Senão vejamos um curto trecho de Em busca do tempo perdido (Proust, 1913/2007) no qual o narrador nos conta que, Swann, perdidamente apaixonado por Odette, mulher livre que o fazia sofrer as incertezas desta paixão,

… sentia muito próximo de seu coração aquele Maomé II cujo retrato por Bellini tanto apreciava e que, sentindo que se apaixonara loucamente por uma de suas mulheres, apunhalou-a, a fim, diz ingenuamente o seu biógrafo, de recuperar a sua liberdade de espírito.” (p. 426)

O fragmento acima, escrito com certa doçura e com uma naturalidade perturbadora, com a leve pena proustiana, exibe a violência que as paixões impõem e o paradoxo que carregam. Prazer e dor, conciliáveis…

Não raro, atos como o de Maomé II surpreendem-nos na atualidade com uma expansão cibernética, atos nos quais supõe-se que o objeto causa de padecimento deva ser eliminado para, assim, voltar-se placidamente à independência e liberdade, à “paz de espírito”.
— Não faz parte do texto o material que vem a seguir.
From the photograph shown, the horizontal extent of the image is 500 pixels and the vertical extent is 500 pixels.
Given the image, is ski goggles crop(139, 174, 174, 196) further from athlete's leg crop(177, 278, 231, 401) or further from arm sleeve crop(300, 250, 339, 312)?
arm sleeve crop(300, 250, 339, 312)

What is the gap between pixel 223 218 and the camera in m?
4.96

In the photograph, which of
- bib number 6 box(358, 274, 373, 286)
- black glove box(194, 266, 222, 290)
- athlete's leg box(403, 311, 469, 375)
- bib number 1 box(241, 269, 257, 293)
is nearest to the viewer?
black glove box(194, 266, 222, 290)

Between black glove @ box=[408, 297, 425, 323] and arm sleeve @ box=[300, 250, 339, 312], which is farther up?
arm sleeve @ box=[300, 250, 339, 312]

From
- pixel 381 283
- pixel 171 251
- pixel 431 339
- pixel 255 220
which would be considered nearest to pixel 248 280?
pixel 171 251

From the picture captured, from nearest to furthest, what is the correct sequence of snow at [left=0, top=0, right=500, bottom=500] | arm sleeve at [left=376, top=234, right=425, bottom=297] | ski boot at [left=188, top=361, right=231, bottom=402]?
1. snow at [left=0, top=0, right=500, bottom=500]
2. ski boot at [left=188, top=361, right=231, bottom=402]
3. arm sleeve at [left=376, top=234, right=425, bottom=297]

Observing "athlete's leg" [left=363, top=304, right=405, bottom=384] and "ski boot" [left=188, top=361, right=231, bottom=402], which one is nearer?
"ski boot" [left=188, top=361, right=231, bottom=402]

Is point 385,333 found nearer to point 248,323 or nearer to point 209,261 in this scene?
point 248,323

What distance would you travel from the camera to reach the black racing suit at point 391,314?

Apaixonar-se é lançar-se, escapar do cotidiano, viver o surpreendente, entregar-se a algo que se quer ideal. Movimento necessário e vital, tanto quanto perigoso e mortal. Como dosar este binômio se, na entrega, moram juntos, de mãos dadas, inseparáveis, o prazer e a dor?

Os impulsos apaixonados, em seu imediatismo, não dão espaço a dúvidas. As paixões são certezas. Humanos, estamos a elas sujeitos ao buscar uma plenitude que uma vez imaginamos ter nos afastado do desamparo. Ainda que possa ter sido por um instante, uma fantasia, um fantasma, é este sentimento que se busca reencontrar. A suposta plenitude só se conquista com a posse do objeto portador do prazer. A posse pode ser a sua morte; ou melhor, a posse pode ser a sua morte.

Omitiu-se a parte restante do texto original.